USE ROLE MARKETING_ACCESS;
SELECT FULL_NAME, EMAIL, REGION, CREDIT_CARD, PURCHASE_AMOUNT, COMPLIANCE_FLAG
FROM RAW.COMPANY_WIDE.CUSTOMER_DATA;
-- FULL_NAME + EMAIL + REGION visible
-- CREDIT_CARD + PURCHASE_AMOUNT + COMPLIANCE_FLAG masked
USE ROLE FINANCIAL_ACCESS;
SELECT FULL_NAME, EMAIL, REGION, CREDIT_CARD, PURCHASE_AMOUNT, COMPLIANCE_FLAG
FROM RAW.COMPANY_WIDE.CUSTOMER_DATA;
-- CREDIT_CARD + PURCHASE_AMOUNT visible
-- EMAIL + FULL_NAME + COMPLIANCE_FLAG masked
USE ROLE REGULATORY_ACCESS;
SELECT FULL_NAME, EMAIL, REGION, CREDIT_CARD, PURCHASE_AMOUNT, COMPLIANCE_FLAG
FROM RAW.COMPANY_WIDE.CUSTOMER_DATA;
-- COMPLIANCE_FLAG + REGION visible
-- FULL_NAME, EMAIL, CREDIT_CARD, PURCHASE_AMOUNT masked
USE ROLE ENGINEERING_ACCESS;
SELECT FULL_NAME, EMAIL, REGION, CREDIT_CARD, PURCHASE_AMOUNT, COMPLIANCE_FLAG
FROM RAW.COMPANY_WIDE.CUSTOMER_DATA;
-- Most fields masked
-- Possibly REGION partially visible for non-sensitive testing
With no extra code, Snowflake enforces the right level of visibility based on the user’s active role.
Step 7. Clean-Up
For demos or testing environments, you can reset your environment with:
-- remove policy from tags
ALTER TAG RAW.COMPANY_WIDE.MASKING_TAG
UNSET MASKING POLICY RAW.COMPANY_WIDE.MASK_STRING,
MASKING POLICY RAW.COMPANY_WIDE.MASK_NUMBER;
-- drop policy
DROP MASKING POLICY RAW.COMPANY_WIDE.MASK_STRING;
DROP MASKING POLICY RAW.COMPANY_WIDE.MASK_NUMBER;
-- drop tag
DROP TAG RAW.COMPANY_WIDE.MASKING_TAG;
Conclusion
Governance in Snowflake transforms compliance from a manual burden into a built-in data feature. By combining tags, masking policies, and roles, you can:
- Classify sensitive data directly at the schema level.

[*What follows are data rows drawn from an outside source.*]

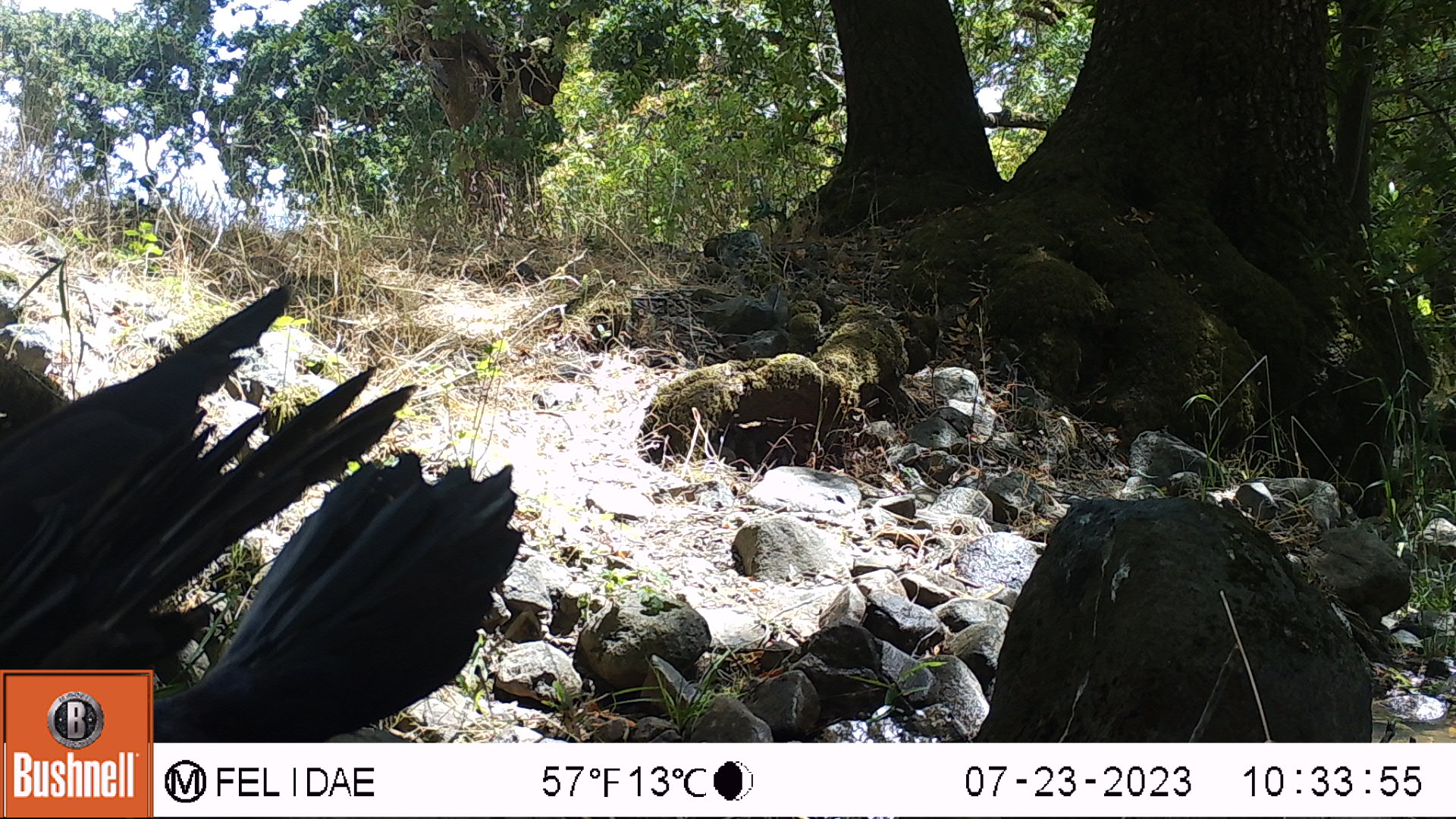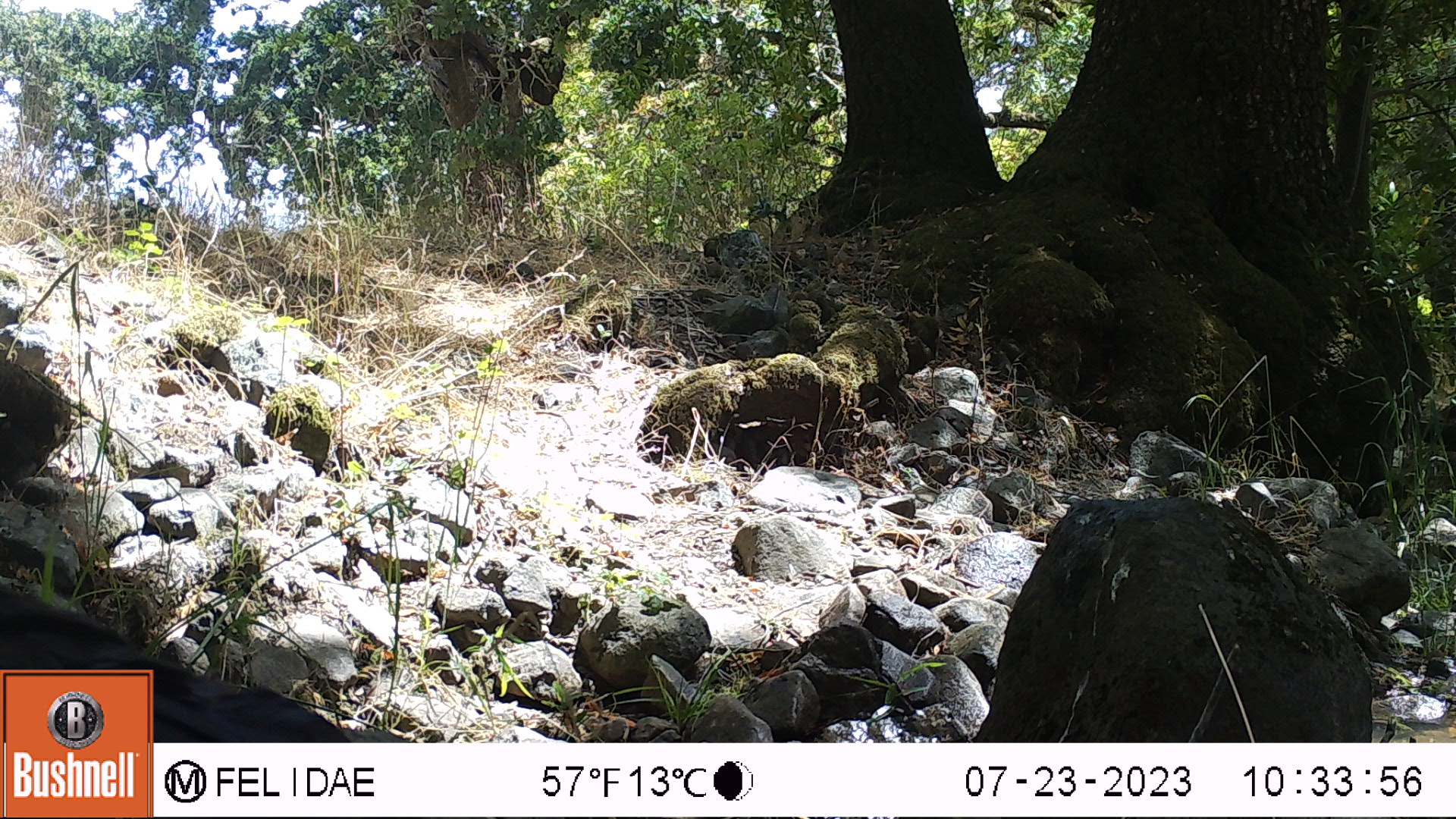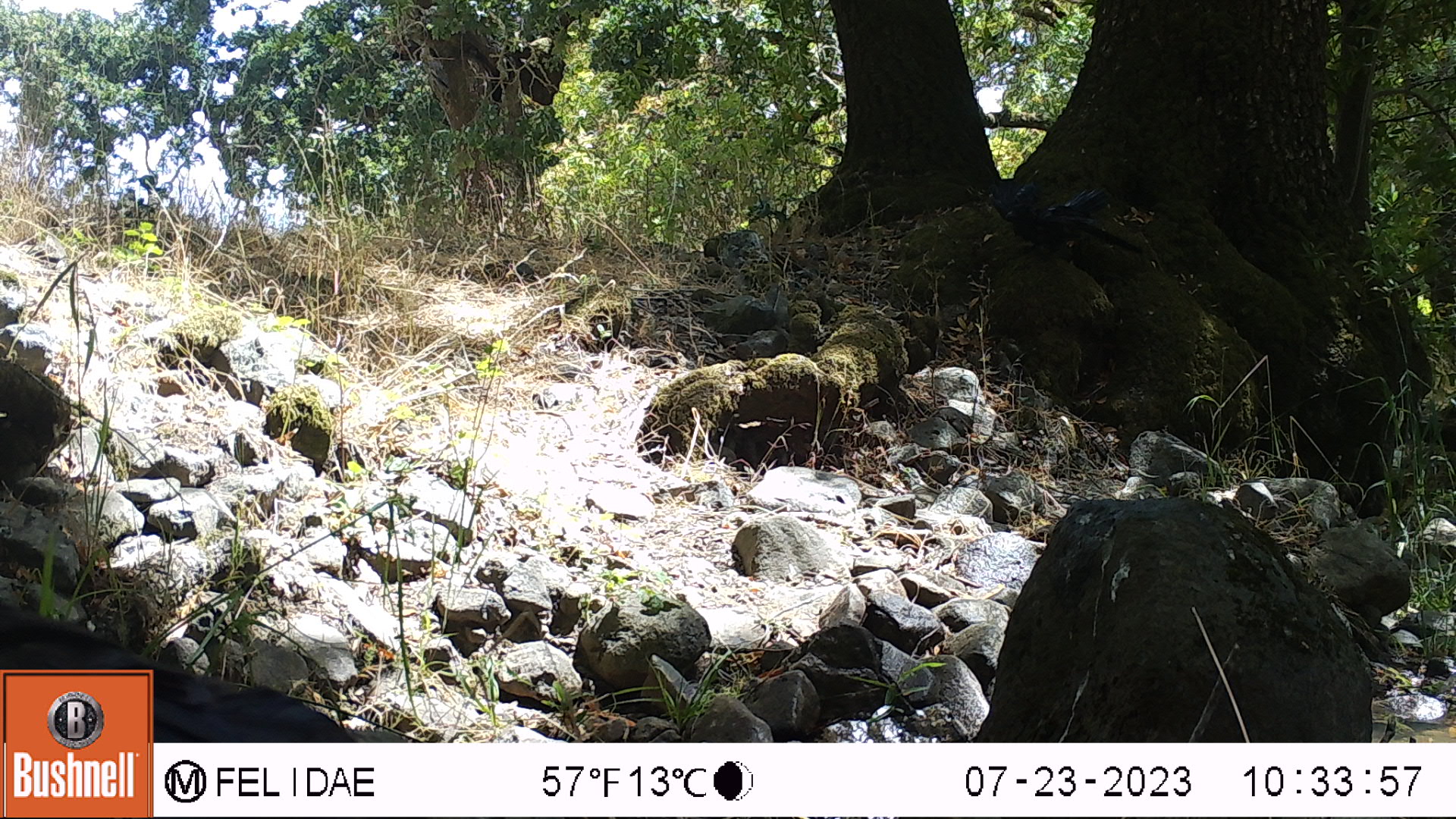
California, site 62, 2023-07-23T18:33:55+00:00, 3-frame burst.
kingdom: Animalia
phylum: Chordata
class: Aves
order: Passeriformes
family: Corvidae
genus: Corvus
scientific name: Corvus brachyrhynchos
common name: american crow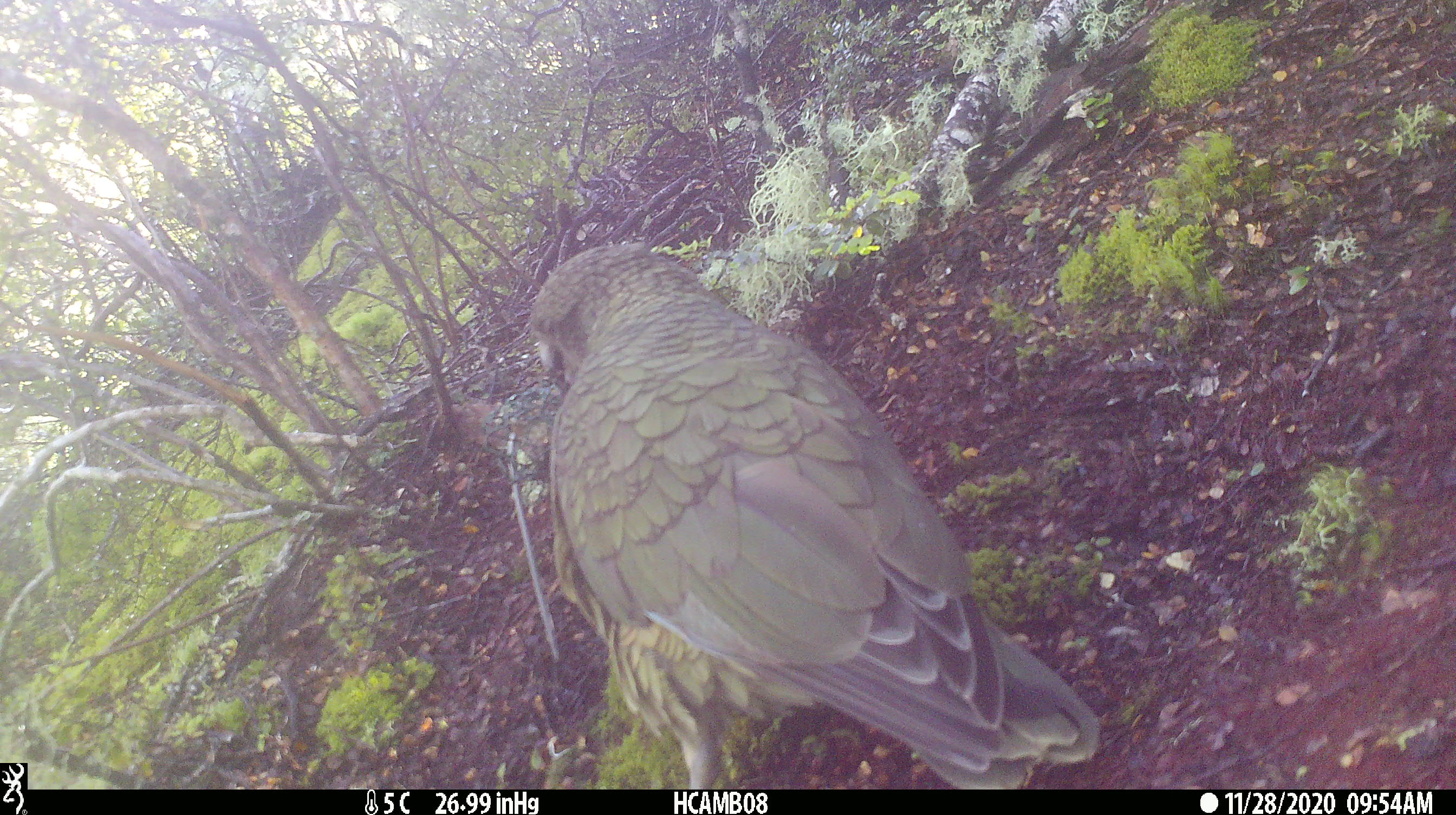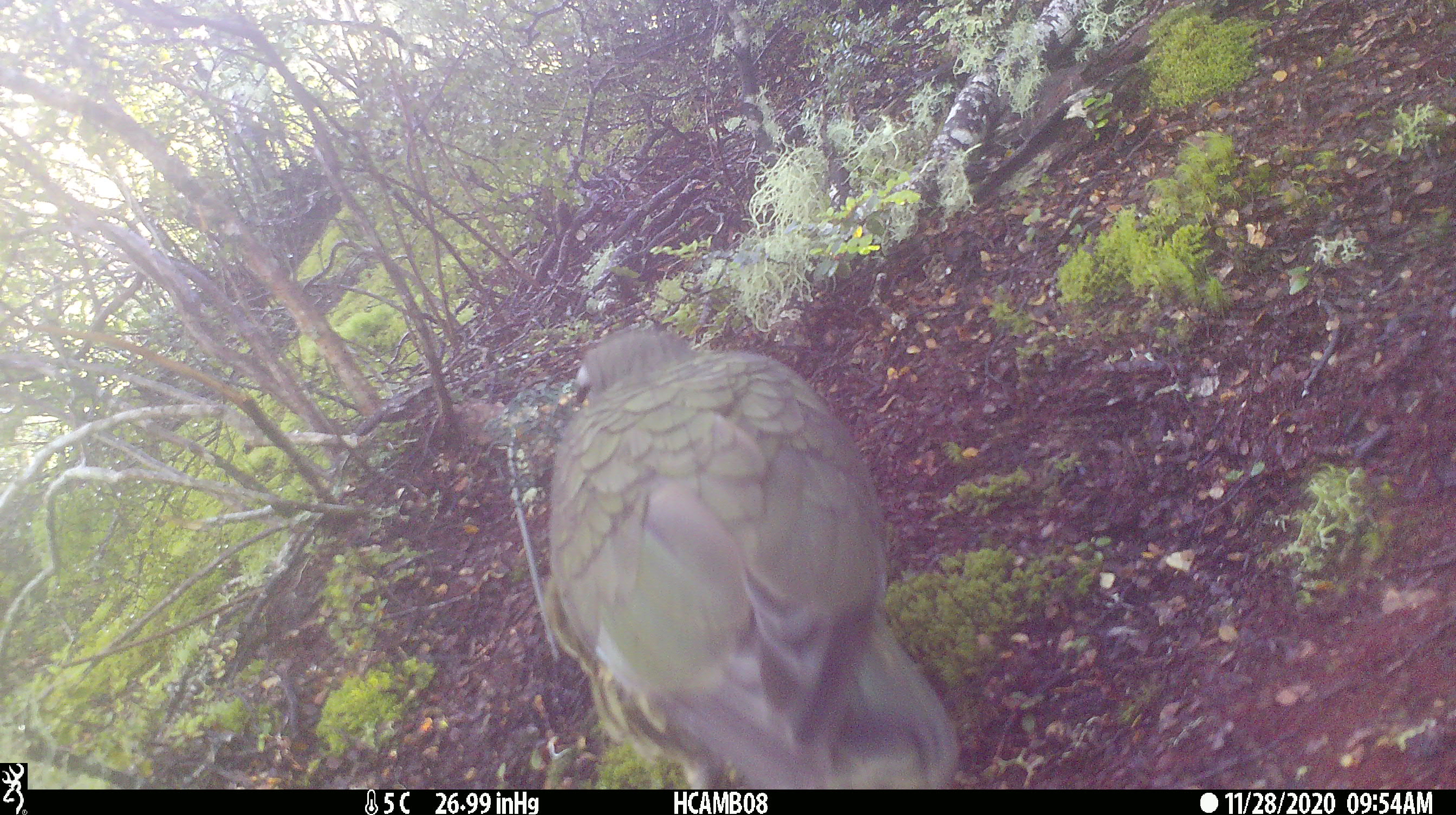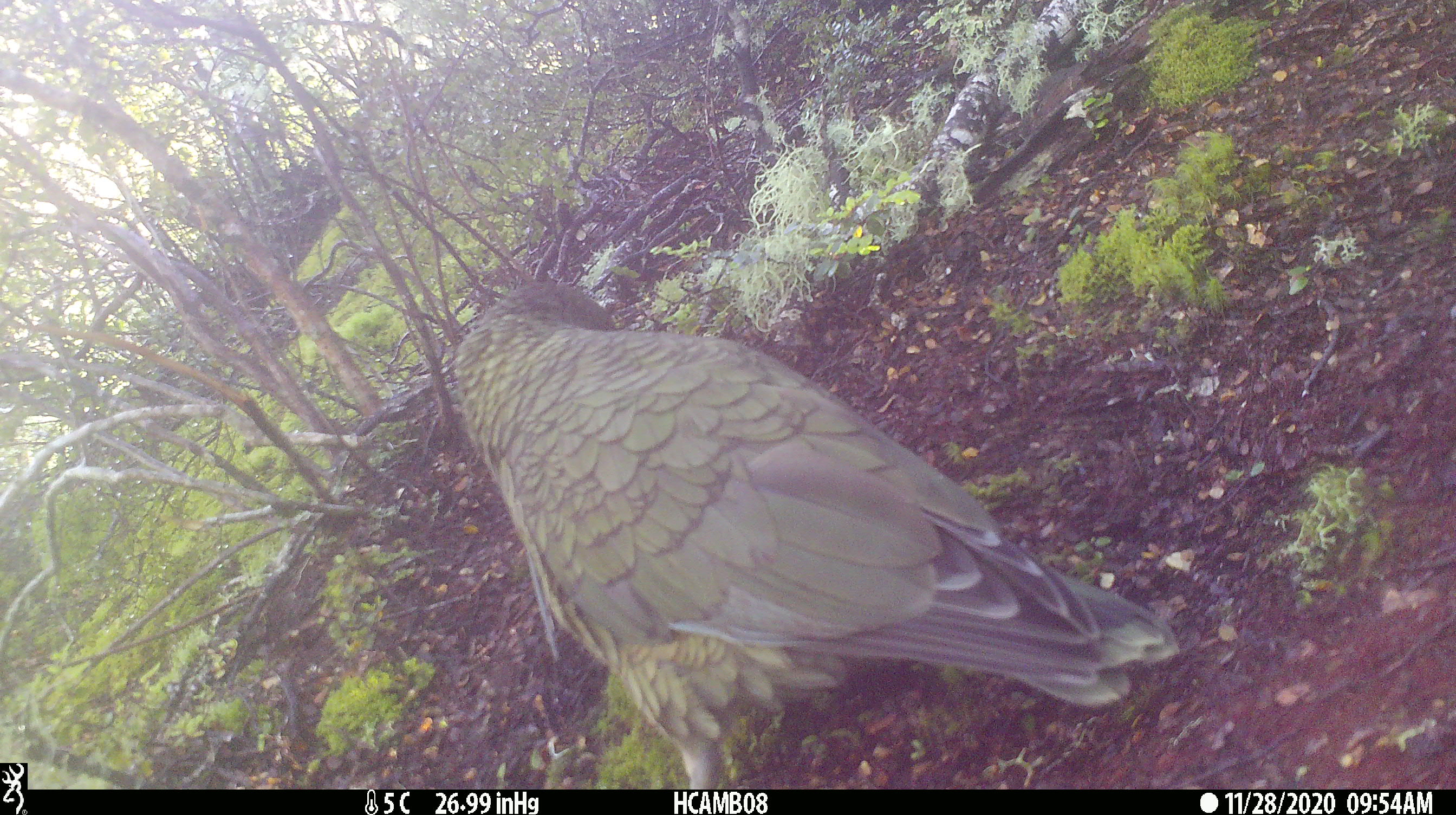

- Enforce access dynamically, without rewriting queries.
- Apply governance consistently across multiple tables using procedures.
This approach ensures your data remains both useful and compliant scaling with your organization instead of slowing it down.